Padahal, kata dia, sejak awal semua anggota meyakini KPK telah melakukan proses hukum yang salah. Sebab itulah Komisi III berinisiatif mengusulkan penggunaan hak angket terhadap komisi antirasuah itu.
"Nggak tahu kemudian balik badan atau segala macam. Saya menyampaikan dalam konteks keyakinan saya. Saya meyakini ada yang harus kita gali dan dalami. Bukan berarti kita pro koruptor, bukan saya pro korupsi. Justru kita ingin negara dibersihkan. Bukan dengan cara munafik seperti ini.

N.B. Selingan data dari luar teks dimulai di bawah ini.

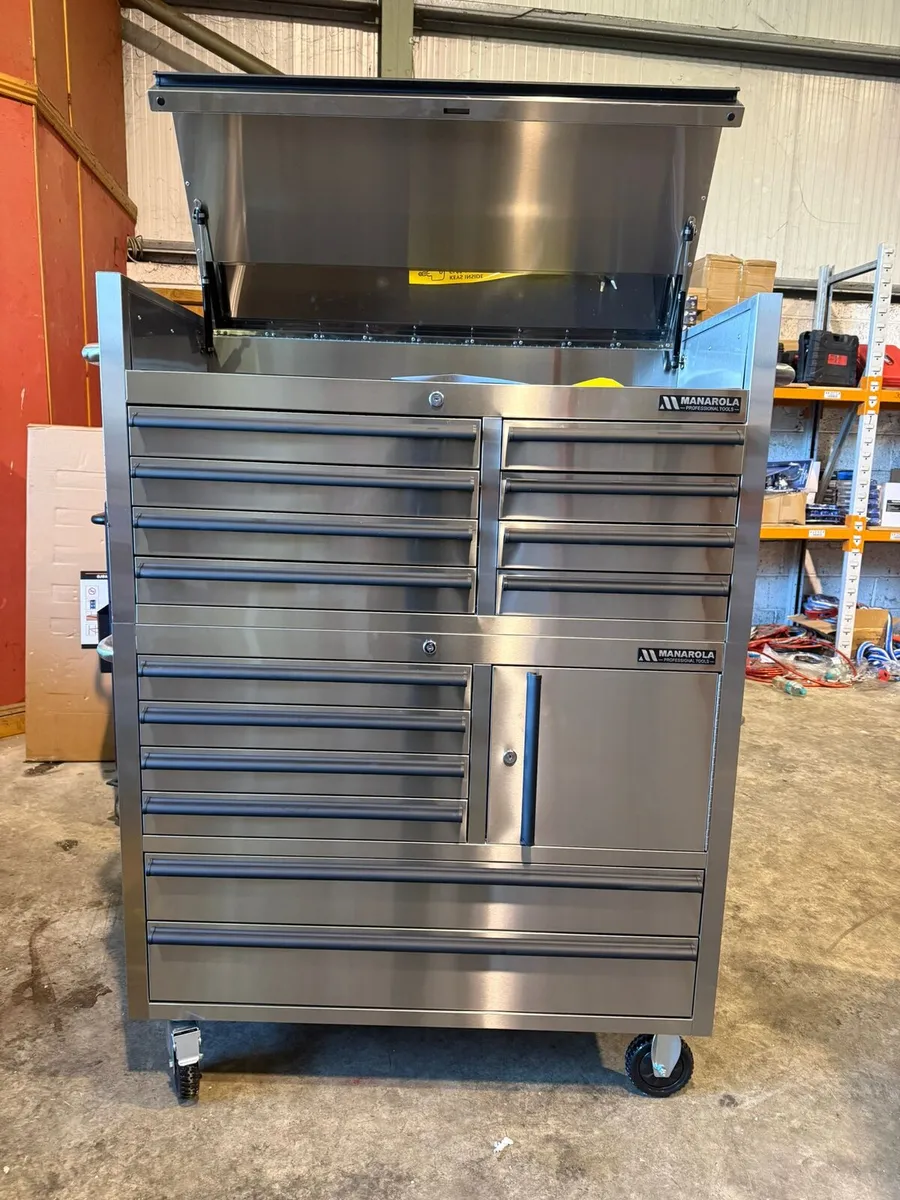 Tool box - Image 3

Menolak seakan-akan kita melemahkan misalnya," terangnya.
Politisi PDI Perjuangan ini menyebut sikap fraksi-fraksi yang ditunjukkan hari ini dalam sidang paripurna sebagai pencitraan belaka. Semua anggota yang menolak penggunaan hak angket telah terpenjara dalam politik pencitraan.
"Justru teman-teman yang kemarin getol. Ini saya buka di sini. Saya sudah bosan dengan politik munafik seperti ini. Keteladanan apa yang harus kita berikan. Jangan bohongi rakyat. Politik itu konsisten, konsekuen. Saya ketika mengambil sikap harus usulkan hak angket saya tahu risikonya tapi tidak mau munafik dalam melaksanakan politik," tukasnya.
Sedikitnya ada tiga fraksi yang menolak penggunaan hak angket KPK yakni Partai Gerindra, PKB, dan Demokrat.